Rebecca saw that the victim had been an attractive woman, very slim, probably around 5'8”, with long, thick blonde hair. She wore a wedding ring with a substantial diamond, and her dress had intricate beading that probably cost a pretty penny.
“Did anyone say why she had left the ballroom to go into the anteroom?” Rebecca asked.
Beamer looked at the other officers. All shook their heads. “Guess not,” he said. “I heard some speculation that she might have used the elevator to come back upstairs from the woman's bathroom, although most people used the stairs. Nobody knows for sure.”
Rebecca was about to ask where the deceased's belongings were—her handbag, phone, wallet—when the Crime Scene Unit showed up. The photographer immediately began taking photos and recording the scene.
Shortly after them, Evelyn Ramirez, the medical examiner, entered with her assistants. “One of these days I'm going to arrive before you do,” she said to Rebecca as she snapped latex gloves into place. “But I see I've beaten Bill Sutter, as usual.”
“And where's the challenge in that?” Rebecca asked with a wry smile. She and Ramirez were accustomed to showing up at crime scenes long before Rebecca's thinking-about-retirement partner. She wished he would turn in his retirement papers and get it over with instead of spending almost every waking hour pondering and talking about leaving the police force. Ironically, he was still a good detective when he put his mind to it.
The M.E. leaned over the deceased to get a better look at her. When the photographer gave the okay, she rolled the victim to one side, and then the other. The knife wound was the only evident cause of death thus far.
“It doesn't appear as if there’ll be any surprises here,” Ramirez said, straightening. “It’s unlikely anything other than the chef’s knife is the murder weapon.
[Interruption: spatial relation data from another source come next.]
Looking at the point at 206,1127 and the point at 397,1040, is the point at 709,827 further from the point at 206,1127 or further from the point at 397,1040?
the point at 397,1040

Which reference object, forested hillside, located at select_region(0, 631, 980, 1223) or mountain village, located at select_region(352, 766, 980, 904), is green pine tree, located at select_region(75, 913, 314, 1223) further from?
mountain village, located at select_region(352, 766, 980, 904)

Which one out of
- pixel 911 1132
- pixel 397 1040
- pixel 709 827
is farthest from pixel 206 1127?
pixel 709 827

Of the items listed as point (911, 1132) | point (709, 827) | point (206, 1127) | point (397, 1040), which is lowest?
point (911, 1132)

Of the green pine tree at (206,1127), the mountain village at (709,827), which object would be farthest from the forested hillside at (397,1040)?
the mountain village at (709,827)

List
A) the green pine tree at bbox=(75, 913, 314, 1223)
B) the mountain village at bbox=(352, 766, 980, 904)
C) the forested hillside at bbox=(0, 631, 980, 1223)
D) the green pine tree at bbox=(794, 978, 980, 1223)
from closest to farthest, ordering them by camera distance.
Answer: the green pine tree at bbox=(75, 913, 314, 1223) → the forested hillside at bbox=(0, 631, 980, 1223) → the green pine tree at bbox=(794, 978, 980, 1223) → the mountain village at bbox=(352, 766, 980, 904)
Given the size of the blade, it may have penetrated her lungs or caused some other horrific internal bleeding. With either injury, she could potentially walk a few feet before collapsing.”
“How soon will you be able to do an autopsy on her?” Rebecca asked.
“Tomorrow morning.”
“Thanks,” Rebecca said.
She went into the anteroom. It held an empty table, and a set of shelves lined with a number of sets of salt and pepper shakers, sugar bowls, powdered creamers, clean cutlery, dessert plates, and carving knives. A rolling cart with dirty plates, knives, forks, and spoons had been haphazardly shoved to one side of the room.
She saw no blood, but it’s possible the bridal gown absorbed most of it as the bride fled from her killer.
Rebecca left the anteroom to head downstairs to interview the guests and the wedding party, leaving the M.E. and CSI to do their jobs.